In the present study, similar to other studies, LN size was found to show a significantly positive correlation with C-TBNA diagnostic yield.37–39 However, we could not demonstrate any significant difference in the yield on the basis of the LN location; this could have been because of the small size of our study.37–40 The diagnostic yield of TBNA was lower in benign diseases compared with malignant diseases, consistent with the literature,3,37 despite the use of a histology needle.
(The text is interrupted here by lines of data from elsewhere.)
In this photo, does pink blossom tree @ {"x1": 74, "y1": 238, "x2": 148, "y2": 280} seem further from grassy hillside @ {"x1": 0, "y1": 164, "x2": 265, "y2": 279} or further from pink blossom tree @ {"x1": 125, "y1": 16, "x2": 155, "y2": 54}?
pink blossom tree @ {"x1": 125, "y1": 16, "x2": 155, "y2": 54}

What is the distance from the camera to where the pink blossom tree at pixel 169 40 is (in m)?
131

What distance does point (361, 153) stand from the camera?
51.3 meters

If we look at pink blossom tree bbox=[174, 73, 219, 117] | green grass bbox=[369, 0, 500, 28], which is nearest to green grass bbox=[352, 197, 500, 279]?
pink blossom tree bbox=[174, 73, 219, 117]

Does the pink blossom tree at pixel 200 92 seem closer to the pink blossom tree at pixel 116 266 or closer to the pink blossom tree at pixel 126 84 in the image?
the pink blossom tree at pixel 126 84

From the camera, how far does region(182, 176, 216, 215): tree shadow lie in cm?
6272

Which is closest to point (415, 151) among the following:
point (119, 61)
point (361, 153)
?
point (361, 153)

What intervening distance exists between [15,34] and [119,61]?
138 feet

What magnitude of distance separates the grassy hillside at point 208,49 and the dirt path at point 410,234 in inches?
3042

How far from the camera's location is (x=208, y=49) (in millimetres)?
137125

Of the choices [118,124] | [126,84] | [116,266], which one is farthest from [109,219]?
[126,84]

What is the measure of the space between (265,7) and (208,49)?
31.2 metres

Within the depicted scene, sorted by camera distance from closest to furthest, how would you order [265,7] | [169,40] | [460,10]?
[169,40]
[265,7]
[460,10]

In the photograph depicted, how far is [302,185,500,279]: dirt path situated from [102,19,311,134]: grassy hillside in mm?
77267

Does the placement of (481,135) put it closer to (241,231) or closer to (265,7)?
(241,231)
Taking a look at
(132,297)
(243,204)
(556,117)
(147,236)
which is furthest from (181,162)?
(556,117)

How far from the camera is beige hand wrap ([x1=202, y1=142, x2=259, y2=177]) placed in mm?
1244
Although C-TBNA is a simple technique, it remains underutilized,41,42 for which several reasons have been provided, including lack of proper training, and fear of entering the major intrathoracic vessels and damage to the bronchoscope.42
We believe that the procedure of C-TBNA is simple enough that it could be learned outside the IP fellowship program through secondary measures, and could be carried out in community practice.15 In recent years, the popularity of endobronchial (EBUS) and esophageal ultrasound has led to reduced interest in the training of C-TBNA, and the availability of instruments is also limited in the developing countries.40
There are several weaknesses in our study. First, this is a preliminary study and that we are still on a learning curve. We were also not able to establish a diagnosis when the LN were <20 mm in size and all of our lung cancer patients had unresectable disease. Yet, the latter is exactly the reason we wish to promote C-TBNA as it would prevent unnecessary mediastinoscopy and thoracotomy in our patients. Second, we had a small sample size of patients. However, our results do agree with the studies published from centers with more experience. Moreover, we did not use rapid on-site cytology examination, which has been shown to significantly impact the diagnostic yield of TBNA and reduce the number of dry taps.23
In conclusion, C-TBNA is a safe, simple, and a reliable technique. It remains underutilized due to several reasons including lack of required formal training. Our study proves that the procedure can be successfully learned without formal training and can be easily applied in the community practice.15 Even in the era of EBUS and esophageal ultrasound, acquisition of skills to perform C-TBNA is essential as availability of instruments and accessories is limited in the developing countries.43 C-TBNA benefits patients with suspected lung cancer.